How often, instead of becoming what it is — the sacrament of valiant membership in the Church — it becomes the sacrament of exit, from catechism, even from regular Church attendance and practice? At least once upon a time, that exodus might last until it was time for Matrimony, but with the conflation of that sacrament with a thousand-and-one “lifestyle” choices and the religious “None-ing” of young people, Confirmation may mark a long haul void in some young people’s sacramental lives until maybe their child’s Baptism. Isn’t that a reason why we should stop forgetting it and start talking about it more seriously with our young people? That, of course, raises all sorts of other issues, including the permanence of the Baptismal commitment and the purpose of freedom in service of the good, not of itself. All that says is that we need the gift and the robur — the “strength” — of our Confirmation even more. It’s on offer, since the first Pentecost. Just ask the Samaritans.

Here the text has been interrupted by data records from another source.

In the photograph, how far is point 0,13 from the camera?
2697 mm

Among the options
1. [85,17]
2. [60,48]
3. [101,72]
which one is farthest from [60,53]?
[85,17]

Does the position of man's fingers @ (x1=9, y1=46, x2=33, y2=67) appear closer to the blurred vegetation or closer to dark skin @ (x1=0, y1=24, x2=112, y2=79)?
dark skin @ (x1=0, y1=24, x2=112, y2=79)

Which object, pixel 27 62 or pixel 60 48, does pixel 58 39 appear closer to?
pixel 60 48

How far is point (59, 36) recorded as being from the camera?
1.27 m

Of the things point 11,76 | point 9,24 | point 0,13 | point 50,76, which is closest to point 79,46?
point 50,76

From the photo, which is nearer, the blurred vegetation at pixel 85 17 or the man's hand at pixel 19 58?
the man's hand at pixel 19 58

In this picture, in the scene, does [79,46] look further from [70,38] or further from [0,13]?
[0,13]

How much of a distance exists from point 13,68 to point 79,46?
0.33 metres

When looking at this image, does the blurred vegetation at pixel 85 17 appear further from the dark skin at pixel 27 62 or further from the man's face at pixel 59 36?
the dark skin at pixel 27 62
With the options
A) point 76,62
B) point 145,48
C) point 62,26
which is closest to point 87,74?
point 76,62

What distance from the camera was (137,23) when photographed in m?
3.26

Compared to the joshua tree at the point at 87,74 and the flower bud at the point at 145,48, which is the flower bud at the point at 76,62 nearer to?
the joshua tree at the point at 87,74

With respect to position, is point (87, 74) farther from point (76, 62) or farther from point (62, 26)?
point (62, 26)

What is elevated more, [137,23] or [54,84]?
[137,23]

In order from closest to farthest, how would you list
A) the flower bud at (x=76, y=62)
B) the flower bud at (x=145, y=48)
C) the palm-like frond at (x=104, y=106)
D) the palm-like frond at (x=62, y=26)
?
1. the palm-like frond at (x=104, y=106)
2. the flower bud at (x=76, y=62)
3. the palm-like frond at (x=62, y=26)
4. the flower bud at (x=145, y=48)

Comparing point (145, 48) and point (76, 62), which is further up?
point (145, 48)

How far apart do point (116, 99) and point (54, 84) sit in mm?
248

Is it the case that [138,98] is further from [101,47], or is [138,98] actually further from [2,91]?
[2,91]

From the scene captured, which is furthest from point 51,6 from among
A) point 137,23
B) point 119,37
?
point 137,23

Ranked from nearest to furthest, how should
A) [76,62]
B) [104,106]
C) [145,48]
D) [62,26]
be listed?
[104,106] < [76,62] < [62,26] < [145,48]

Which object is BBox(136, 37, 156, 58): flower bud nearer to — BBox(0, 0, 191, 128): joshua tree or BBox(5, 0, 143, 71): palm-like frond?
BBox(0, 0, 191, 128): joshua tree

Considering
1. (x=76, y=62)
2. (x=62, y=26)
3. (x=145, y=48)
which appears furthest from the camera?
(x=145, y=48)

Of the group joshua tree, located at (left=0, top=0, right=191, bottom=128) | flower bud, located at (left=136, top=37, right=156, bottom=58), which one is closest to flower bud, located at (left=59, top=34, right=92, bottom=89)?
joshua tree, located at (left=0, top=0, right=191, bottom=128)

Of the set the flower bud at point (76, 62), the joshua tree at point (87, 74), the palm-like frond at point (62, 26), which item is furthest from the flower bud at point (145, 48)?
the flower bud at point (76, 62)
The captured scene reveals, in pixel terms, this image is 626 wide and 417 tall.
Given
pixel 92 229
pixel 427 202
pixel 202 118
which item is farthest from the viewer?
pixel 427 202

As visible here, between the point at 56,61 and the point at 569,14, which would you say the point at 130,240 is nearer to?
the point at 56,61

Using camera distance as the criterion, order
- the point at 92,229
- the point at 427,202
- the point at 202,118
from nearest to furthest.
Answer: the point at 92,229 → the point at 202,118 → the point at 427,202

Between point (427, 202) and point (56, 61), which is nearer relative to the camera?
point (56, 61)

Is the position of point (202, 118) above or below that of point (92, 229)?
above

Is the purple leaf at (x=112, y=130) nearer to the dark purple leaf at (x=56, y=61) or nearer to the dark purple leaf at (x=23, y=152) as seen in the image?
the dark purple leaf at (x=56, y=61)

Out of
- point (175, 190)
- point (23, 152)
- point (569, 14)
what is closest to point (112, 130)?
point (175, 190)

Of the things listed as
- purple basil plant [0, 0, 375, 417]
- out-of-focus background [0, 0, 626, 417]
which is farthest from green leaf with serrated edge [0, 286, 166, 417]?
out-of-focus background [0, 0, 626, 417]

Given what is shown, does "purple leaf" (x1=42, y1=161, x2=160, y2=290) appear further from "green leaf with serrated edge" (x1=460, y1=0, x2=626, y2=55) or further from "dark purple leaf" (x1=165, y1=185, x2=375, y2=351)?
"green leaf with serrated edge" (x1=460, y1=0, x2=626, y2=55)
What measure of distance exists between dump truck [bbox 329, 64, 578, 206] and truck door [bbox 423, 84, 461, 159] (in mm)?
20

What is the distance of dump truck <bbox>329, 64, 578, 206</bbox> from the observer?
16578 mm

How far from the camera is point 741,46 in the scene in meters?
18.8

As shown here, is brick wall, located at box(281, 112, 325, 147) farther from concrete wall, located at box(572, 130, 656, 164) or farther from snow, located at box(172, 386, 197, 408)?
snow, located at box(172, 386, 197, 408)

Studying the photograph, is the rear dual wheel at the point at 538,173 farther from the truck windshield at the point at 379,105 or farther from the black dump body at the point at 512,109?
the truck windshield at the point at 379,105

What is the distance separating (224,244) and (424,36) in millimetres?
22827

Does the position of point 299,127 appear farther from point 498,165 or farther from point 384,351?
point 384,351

Today’s First Reading is depicted in a 16th-century painting by Giorgio Vasari. Peter (bearded and older, in his usual gold colored clothes) and John (young) lay hands on an assembled group of Samaritans. The Holy Spirit hovers over the entire scene. The most distinct and strongest colors belong to the two Apostles and to those being confirmed: everybody else bleaches out in greyish hues. It’s telling that the confirmandi appear to acquire a rosy hue (red is the color of the Holy Spirit). All their flesh, in comparison to others in the painting, is ruddier. Note the pious expectation of the two kneeling, about to have hands laid upon them by Peter and John, and contrast it to the older man in the foreground whose facial expression and bodily posture indicates something he had hitherto not experienced in terms of the Spirit who “renews the face of the earth.” They are transformed. They are enlivened “to the full.”

Vasari was a Renaissance painter influenced by the mannerism of Raphael. He was also a successful architect. He is perhaps today remembered for his contribution to art history, Le Vite de' più eccellenti pittori, scultori, ed architettori [The Lives of the Most Excellent Painters, Sculptors, and Architects], a compendium of the stars of Renaissance art in Italy.